Gamache and Beauvoir exchanged glances.
“We need to speak to you, Madame Poirier. It’s about the body found in the bistro in Three Pines.”
“So?”
It was very difficult conducting an interview through an inch of chipping wood.
“May we come in? We’d like to talk to you about Olivier Brulé.”
An elderly woman, small and slender, opened the door. She glared at them then turned and walked rapidly back into the house. Gamache and Beauvoir followed.
It was decorated as Beauvoir had imagined. Or, really, not decorated. Things were put up on the walls as they’d arrived, over the generations, so that the walls were a horizontal archaeological dig. The farther into the house they went, the more recent the items. Framed flowers, plasticized place mats, crucifixes, paintings of Jesus and the Virgin Mary, and yes, spoons, all marched across the faded floral wallpaper.
But the place was clean, spotless and smelled of cookies.

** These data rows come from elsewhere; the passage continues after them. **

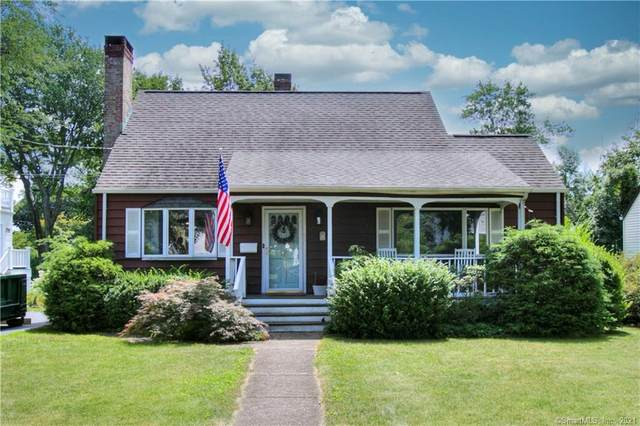 25 Quaker Lane, Fairfield, CT 06824 (MLS #170445446) :: Realty ONE Group Connect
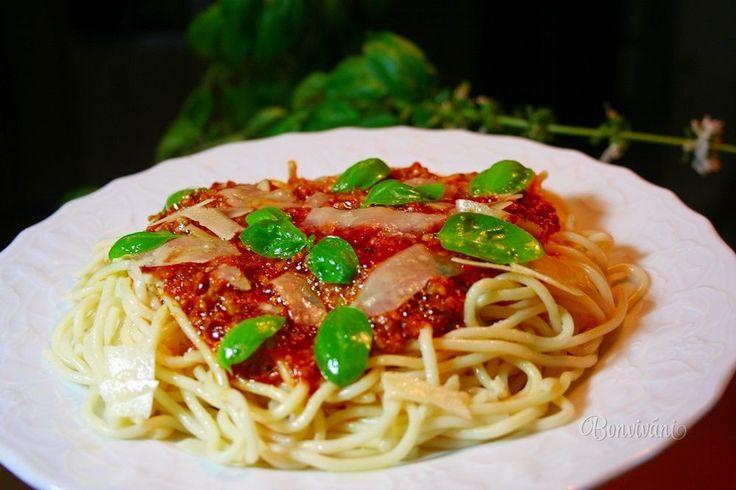 Bolonské špagety • recept • bonvivani.sk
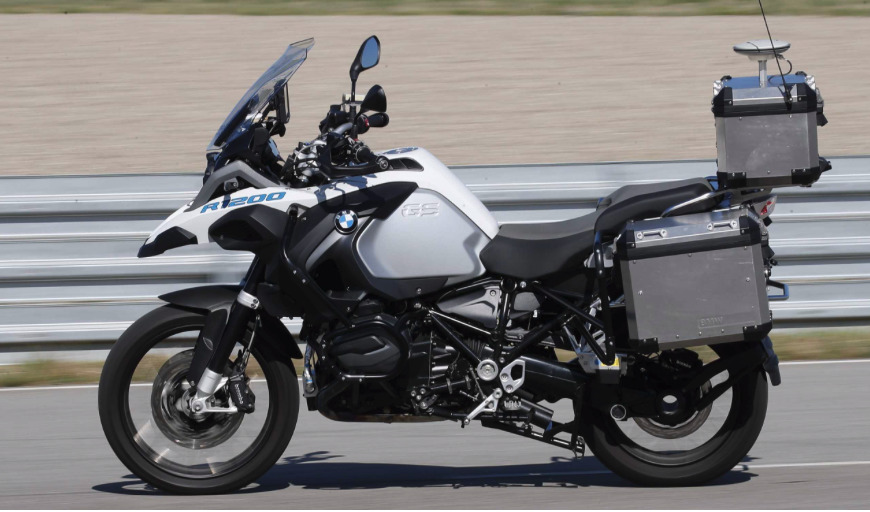 Not pictured: a rider. BMW unveils self-driving motorbike. (Source: BMW)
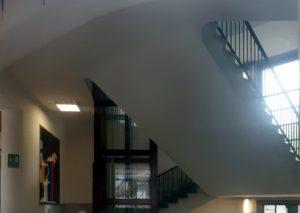Milano, bimbo morto a scuola dopo caduta nella tromba delle scale: indagate 2 maestre e una bidella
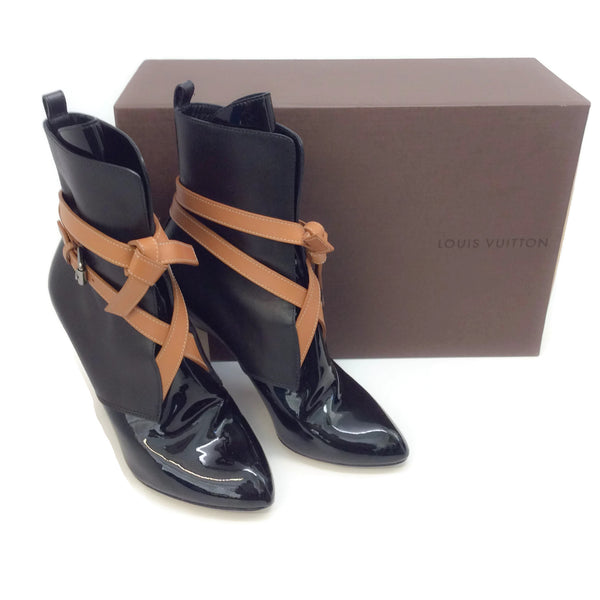 Louis Vuitton Black / Camel Belted Boots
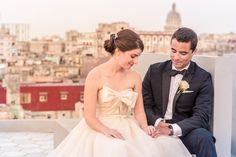 Beautiful wedding in the most famous cuban restaurant La Guarida. The rooftops from Havana from La Guarida Restaurant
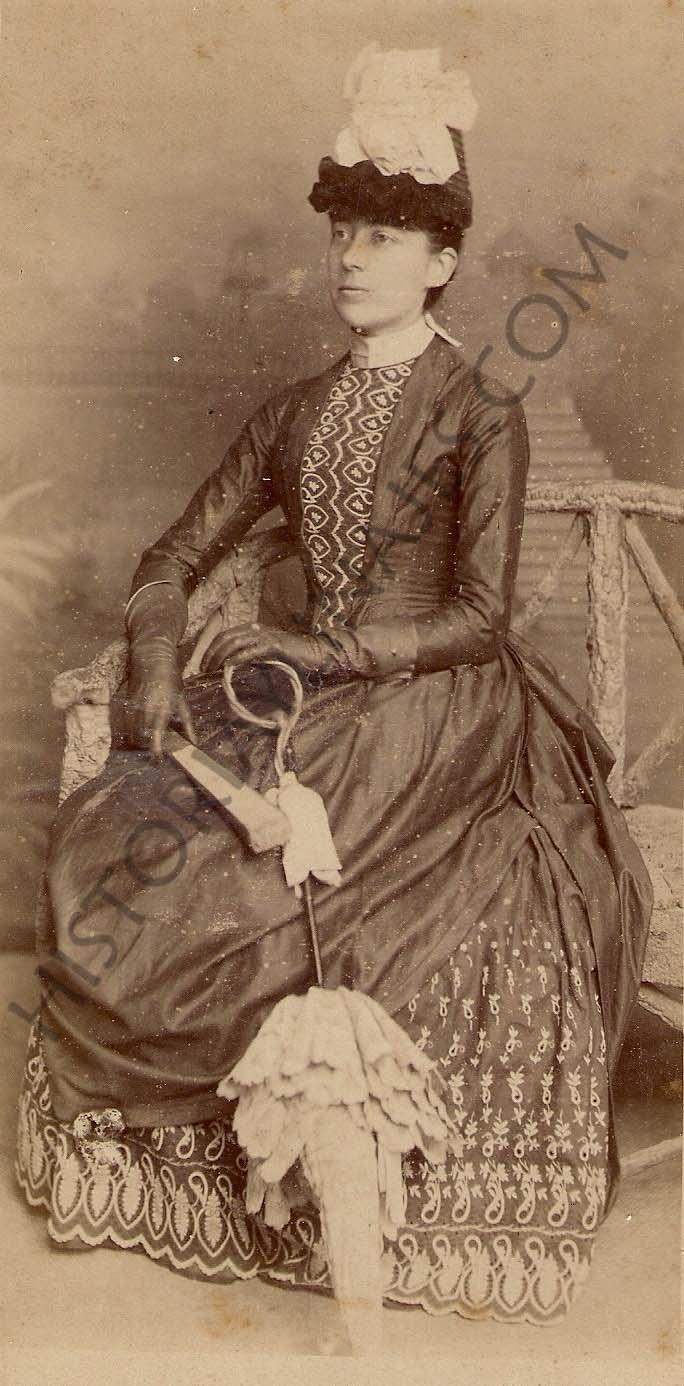 Fanny Pérez Sala. Esposa de Enrique Mulder, consignatario holandés establecido en Vigo durante la segunda mitad del siglo XIX que levantaría el famoso edificio Mulder en la calle Montero Ríos.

Photos of grandchildren, perhaps even great-grandchildren, sat on shelves and tabletops. A faded striped tablecloth, clean and ironed, was on the kitchen table. And in the center of that table was a vase containing late summer flowers.
“Tea?” She lifted a pot from the stove. Beauvoir declined but Gamache accepted. She returned with cups of tea for them all. “Well, go on.”
“We understand Olivier bought some furniture from you,” said Beauvoir.
“Not just some. He bought the lot. Thank God. Gave me more than anyone else would, despite what my kids mighta told you.”
“We haven’t spoken to them yet,” said Beauvoir.
“Neither have I. Not since selling the stuff.” But she didn’t seem upset. “Greedy, all of them. Waiting for me to die so they can inherit.”
“How did you meet Olivier?” Beauvoir asked.
“He knocked on the door one day. Introduced himself. Asked if I had anything I’d like to sell. Sent him running the first few times.” She smiled at the memory. “But there was something about him. He kept coming back. So I eventually invited him in, just for tea. He’d come about once a month, have tea, then leave.”
“When did you decide to sell to him?” Beauvoir asked.
“I’m coming to that,” she snapped, and Beauvoir began to appreciate how hard Olivier must have worked for that furniture.
“One winter was particularly long. Lots of snow. And cold. So I decided to hell with this, I’d sell up and move into Saint-Rémy, to that new seniors’ home. So I told Olivier and we walked through the house. I showed him all that crap my parents left me. Old armoires and dressers. Big pine things. And painted all sorts of dull colors. Blues and greens. Tried to scrape it off some of them, but it was no good.”
Beside him Beauvoir heard the Chief inhale, but that was the only sign of pain. Having spent years with Gamache he knew his passion for antiques, and knew that you never, ever strip old paint. It was like skinning something alive.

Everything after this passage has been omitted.